The recovery of reared pheasants released on an English pheasant shoot.

Author Blank, T.H.
Citation Blank, T.H. (1970). The recovery of reared pheasants released on an English pheasant shoot. In: Grenquist, P. (ed.) Transactions of the 8th Congress of the International Union of Game Biologists: 361-365. International Union of Game Biologists, Helsinki.

Abstract

In England breeding densities and reproductive rates of wild pheasants (Phasianus colchicus) are rarely high enough to support the heavy shooting to which they are subjected. To maintain the high autumn pheasant populations poults are reared and released on many shoots during the summer months. These poults are usually released at from six to eight weeks of age during July and August, and although the pheasant shooting season officially opens on 1st October, little serious pheasant shooting occurs before early November. By this time the released pheasants have been living "wild" for four months, are full grown and in many ways indistinguishable from truly wild pheasants. The shoot owner's objects are to hold the maximum number of released pheasants on the estate until the shooting season commences,  and to ensure that on the shooting days the reared birds will behave in the same way as the truly wild ones. Holding the maximum number of reared birds is achieved by a fairly heavy artificial feeding programme combined with a gradual acclimatization to living under "wild" conditions, while at the same time the environment is modified in a number of ways to increase the chances of the pheasant's survival. That the reared pheasants should behave on shooting days as if they were wild birds is achieved by releasing the birds up to four months before shooting begins and by driving and flushing the birds from carefully designed and selected "flushing points" so that the targets the birds present are high and swift flying.

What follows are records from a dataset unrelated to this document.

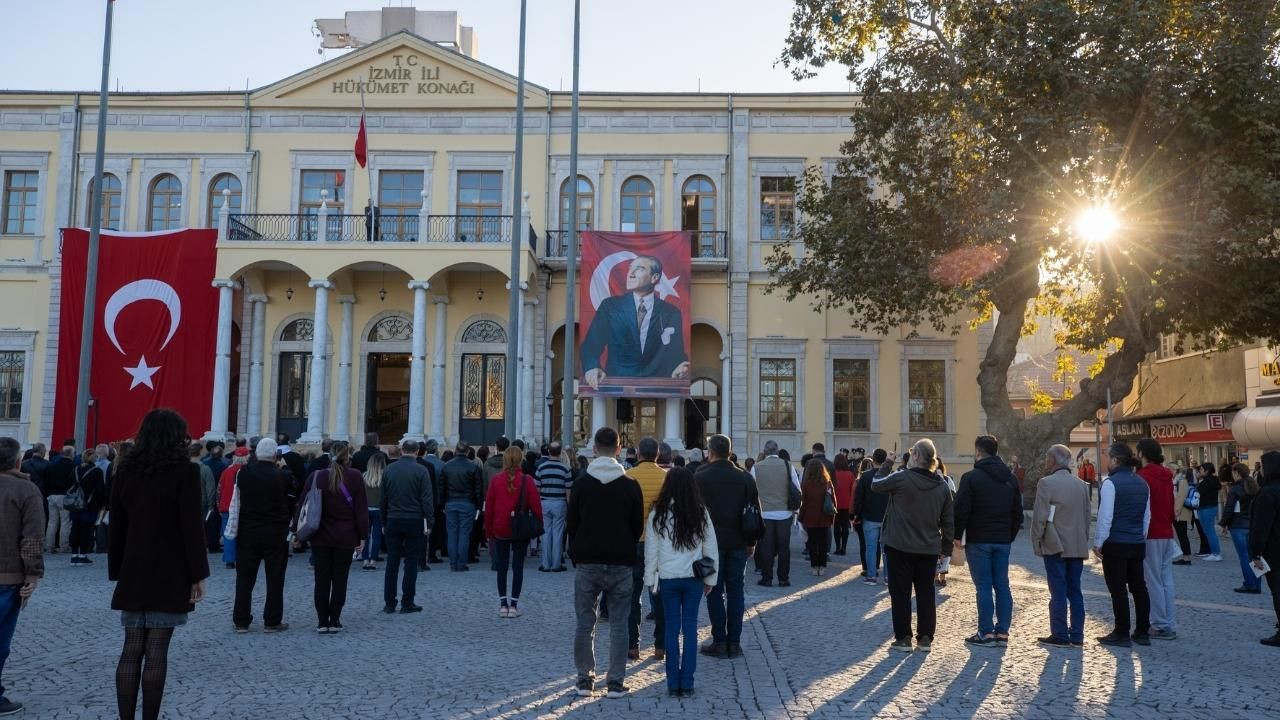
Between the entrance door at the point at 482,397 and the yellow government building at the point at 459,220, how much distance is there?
0.06 meters

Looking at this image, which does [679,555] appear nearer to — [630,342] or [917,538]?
[917,538]

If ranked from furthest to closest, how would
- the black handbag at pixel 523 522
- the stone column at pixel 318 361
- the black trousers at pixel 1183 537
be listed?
the stone column at pixel 318 361
the black trousers at pixel 1183 537
the black handbag at pixel 523 522

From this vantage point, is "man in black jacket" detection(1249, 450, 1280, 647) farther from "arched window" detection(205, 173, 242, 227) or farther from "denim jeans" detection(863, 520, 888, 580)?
"arched window" detection(205, 173, 242, 227)

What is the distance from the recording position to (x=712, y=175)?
29.9 m

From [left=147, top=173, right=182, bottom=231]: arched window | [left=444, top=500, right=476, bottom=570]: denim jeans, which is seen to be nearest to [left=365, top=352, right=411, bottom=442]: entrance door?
[left=147, top=173, right=182, bottom=231]: arched window

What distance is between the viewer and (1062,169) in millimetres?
19438

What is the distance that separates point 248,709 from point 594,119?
82.2ft

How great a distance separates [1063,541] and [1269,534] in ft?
6.37

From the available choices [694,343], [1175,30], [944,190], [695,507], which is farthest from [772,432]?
[695,507]

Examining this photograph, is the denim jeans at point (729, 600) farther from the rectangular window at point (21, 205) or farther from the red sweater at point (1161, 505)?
the rectangular window at point (21, 205)

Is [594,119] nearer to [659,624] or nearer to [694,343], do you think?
[694,343]

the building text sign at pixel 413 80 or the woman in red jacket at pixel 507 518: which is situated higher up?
the building text sign at pixel 413 80

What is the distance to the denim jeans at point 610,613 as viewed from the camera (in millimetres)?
7270

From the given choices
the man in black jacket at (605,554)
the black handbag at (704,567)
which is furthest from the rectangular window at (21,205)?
the black handbag at (704,567)
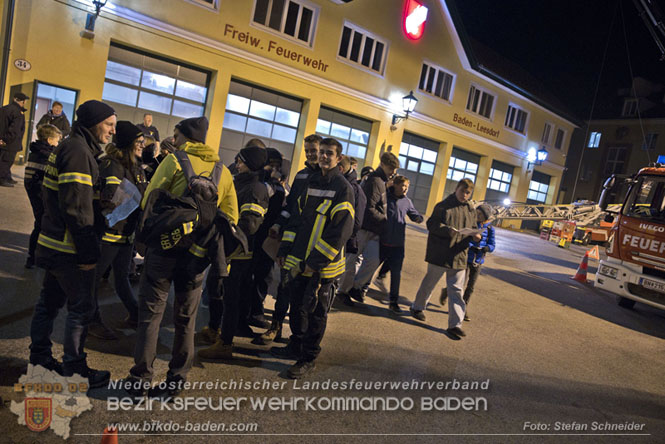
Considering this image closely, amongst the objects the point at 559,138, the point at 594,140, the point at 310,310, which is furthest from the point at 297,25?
the point at 594,140

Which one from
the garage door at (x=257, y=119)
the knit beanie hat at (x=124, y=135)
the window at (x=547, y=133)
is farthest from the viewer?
the window at (x=547, y=133)

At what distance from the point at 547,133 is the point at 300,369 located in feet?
85.9

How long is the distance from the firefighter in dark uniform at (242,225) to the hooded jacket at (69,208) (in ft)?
3.81

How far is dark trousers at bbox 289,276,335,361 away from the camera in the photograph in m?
3.51

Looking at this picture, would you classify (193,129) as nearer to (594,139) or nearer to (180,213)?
(180,213)

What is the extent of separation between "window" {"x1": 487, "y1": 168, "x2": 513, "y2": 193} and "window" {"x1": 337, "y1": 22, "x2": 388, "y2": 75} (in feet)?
33.1

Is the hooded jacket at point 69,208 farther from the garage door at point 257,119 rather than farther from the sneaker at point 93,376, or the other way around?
the garage door at point 257,119

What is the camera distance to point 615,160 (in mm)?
32812

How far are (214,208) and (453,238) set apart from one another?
3.26 meters

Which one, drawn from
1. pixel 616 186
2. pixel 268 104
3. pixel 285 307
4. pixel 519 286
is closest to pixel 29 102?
pixel 268 104

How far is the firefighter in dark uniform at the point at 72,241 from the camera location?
2.59 meters

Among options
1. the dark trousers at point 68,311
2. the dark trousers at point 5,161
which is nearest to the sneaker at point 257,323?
the dark trousers at point 68,311

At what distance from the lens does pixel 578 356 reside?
5254 millimetres

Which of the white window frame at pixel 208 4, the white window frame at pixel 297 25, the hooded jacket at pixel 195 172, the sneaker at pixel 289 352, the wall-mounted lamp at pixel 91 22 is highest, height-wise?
the white window frame at pixel 297 25
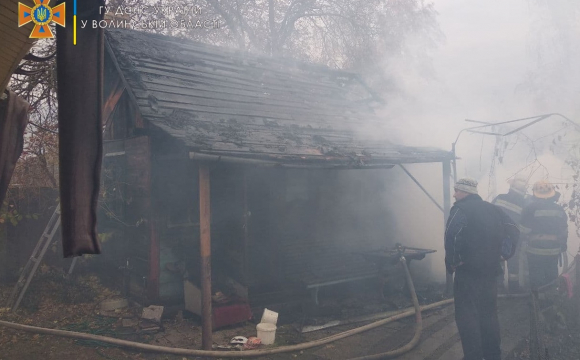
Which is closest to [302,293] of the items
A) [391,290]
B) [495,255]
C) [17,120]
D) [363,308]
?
[363,308]

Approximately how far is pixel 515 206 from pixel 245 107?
607 cm

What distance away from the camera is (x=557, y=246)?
8062mm

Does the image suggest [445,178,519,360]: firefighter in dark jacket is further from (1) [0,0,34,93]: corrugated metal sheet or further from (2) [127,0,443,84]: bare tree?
(2) [127,0,443,84]: bare tree

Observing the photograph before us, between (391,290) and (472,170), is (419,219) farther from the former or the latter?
(472,170)

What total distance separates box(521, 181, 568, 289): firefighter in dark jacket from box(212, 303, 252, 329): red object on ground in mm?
5431

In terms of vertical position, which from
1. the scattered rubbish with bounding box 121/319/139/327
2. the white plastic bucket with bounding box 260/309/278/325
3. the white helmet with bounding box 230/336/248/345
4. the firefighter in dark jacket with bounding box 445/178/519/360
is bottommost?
the white helmet with bounding box 230/336/248/345

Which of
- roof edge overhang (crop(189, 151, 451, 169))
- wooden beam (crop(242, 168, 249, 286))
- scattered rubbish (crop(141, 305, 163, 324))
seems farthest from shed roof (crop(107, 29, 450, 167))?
scattered rubbish (crop(141, 305, 163, 324))

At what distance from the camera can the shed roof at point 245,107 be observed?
695cm

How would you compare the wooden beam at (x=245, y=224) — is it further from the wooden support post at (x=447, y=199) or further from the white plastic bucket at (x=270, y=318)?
the wooden support post at (x=447, y=199)

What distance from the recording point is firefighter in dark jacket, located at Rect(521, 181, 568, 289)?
26.5 feet

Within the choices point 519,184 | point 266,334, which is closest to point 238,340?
point 266,334

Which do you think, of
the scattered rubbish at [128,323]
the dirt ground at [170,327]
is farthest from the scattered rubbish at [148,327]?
the scattered rubbish at [128,323]

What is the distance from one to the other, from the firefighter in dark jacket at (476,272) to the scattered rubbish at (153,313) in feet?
15.9

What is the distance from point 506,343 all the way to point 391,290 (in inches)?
130
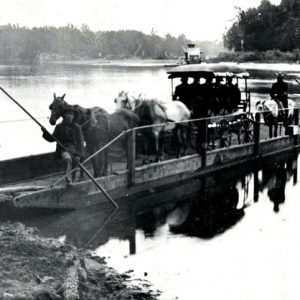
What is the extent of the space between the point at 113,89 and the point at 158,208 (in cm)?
4452

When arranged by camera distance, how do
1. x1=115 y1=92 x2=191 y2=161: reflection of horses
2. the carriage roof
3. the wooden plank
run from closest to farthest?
the wooden plank, x1=115 y1=92 x2=191 y2=161: reflection of horses, the carriage roof

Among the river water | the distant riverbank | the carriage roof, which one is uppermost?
the distant riverbank

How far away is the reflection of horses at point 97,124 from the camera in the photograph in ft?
45.8

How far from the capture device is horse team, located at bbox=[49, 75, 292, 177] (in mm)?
14383

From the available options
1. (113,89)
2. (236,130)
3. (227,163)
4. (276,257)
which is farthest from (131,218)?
(113,89)

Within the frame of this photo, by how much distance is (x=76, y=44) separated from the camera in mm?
131750

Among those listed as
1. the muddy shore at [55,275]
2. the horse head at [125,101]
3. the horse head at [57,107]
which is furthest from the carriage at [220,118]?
the muddy shore at [55,275]

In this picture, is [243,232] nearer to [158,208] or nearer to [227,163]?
[158,208]

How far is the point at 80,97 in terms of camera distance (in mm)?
48969

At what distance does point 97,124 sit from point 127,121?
4.59ft

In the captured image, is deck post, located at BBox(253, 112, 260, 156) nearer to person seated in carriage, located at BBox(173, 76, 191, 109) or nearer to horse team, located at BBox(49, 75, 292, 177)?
horse team, located at BBox(49, 75, 292, 177)

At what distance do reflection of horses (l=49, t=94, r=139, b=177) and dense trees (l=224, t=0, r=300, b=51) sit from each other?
8599 cm

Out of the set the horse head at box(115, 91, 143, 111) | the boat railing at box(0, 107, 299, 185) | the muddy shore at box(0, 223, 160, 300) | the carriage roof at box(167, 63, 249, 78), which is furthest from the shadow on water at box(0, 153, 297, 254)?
the carriage roof at box(167, 63, 249, 78)

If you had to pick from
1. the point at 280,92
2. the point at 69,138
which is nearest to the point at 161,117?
the point at 69,138
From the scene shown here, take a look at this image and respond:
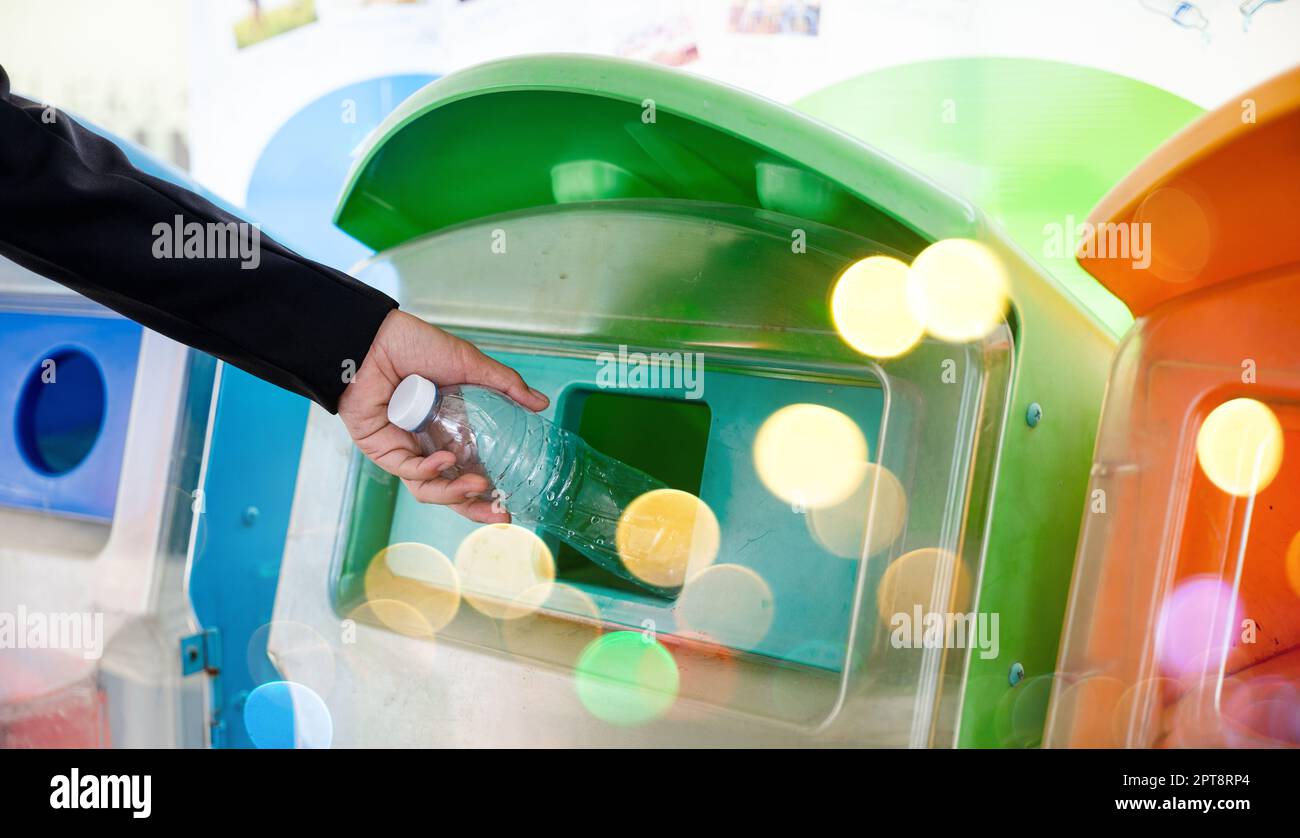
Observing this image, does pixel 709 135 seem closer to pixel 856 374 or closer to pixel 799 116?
pixel 799 116

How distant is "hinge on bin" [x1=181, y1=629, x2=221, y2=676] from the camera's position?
57.4 inches

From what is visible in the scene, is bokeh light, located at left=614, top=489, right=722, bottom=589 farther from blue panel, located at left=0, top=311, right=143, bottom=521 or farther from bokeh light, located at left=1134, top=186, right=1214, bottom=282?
blue panel, located at left=0, top=311, right=143, bottom=521

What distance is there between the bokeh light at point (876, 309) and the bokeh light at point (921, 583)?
0.22 meters

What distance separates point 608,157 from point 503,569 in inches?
23.6

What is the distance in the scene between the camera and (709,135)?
1.00 m

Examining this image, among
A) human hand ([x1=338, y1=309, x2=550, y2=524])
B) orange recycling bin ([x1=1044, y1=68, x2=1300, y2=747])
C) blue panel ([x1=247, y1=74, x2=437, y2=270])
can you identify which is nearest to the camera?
orange recycling bin ([x1=1044, y1=68, x2=1300, y2=747])

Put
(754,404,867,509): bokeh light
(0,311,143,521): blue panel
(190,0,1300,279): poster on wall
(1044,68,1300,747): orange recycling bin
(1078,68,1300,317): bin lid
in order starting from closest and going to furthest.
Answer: (1078,68,1300,317): bin lid → (1044,68,1300,747): orange recycling bin → (754,404,867,509): bokeh light → (0,311,143,521): blue panel → (190,0,1300,279): poster on wall

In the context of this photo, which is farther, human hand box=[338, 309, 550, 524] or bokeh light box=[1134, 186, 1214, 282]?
human hand box=[338, 309, 550, 524]

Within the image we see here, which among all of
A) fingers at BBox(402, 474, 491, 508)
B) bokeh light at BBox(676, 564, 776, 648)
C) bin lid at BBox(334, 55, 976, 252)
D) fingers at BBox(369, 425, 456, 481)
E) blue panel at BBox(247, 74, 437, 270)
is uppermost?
blue panel at BBox(247, 74, 437, 270)

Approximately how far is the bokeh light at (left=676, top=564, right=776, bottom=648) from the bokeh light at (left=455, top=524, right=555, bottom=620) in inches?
9.0

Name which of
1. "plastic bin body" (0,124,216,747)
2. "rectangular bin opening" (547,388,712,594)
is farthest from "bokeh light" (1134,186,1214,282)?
"plastic bin body" (0,124,216,747)

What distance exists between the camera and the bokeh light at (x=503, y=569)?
48.1 inches

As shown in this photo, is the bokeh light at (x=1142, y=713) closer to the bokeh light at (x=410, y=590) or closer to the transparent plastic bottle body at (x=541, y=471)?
the transparent plastic bottle body at (x=541, y=471)

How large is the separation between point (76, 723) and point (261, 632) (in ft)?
1.06
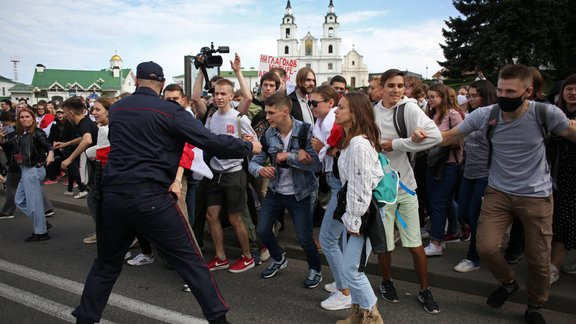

In this country approximately 37% of the pheasants released are shot on the estate on which they were released in the first year. Considerable variation is shown in the returns obtained on different estates, the figures ranging from 5% to 60%, according to the various release methods and subsequent treatment given to the birds as well as to the intensity and efficiency of the shooting. In many other countries the recovery rate of reared pheasants is so low (except when they are released immediately prior to shooting) that rearing pheasants and releasing them as 6-8 week old poults is not an economic proposition. On the Druids Lodge estate in England a relatively high recovery rate from reared pheasants was achieved in the years 1961-1965 and this paper consists of a brief description of the methods adopted and an analysis of the recoveries obtained in the first season following the release of the poults.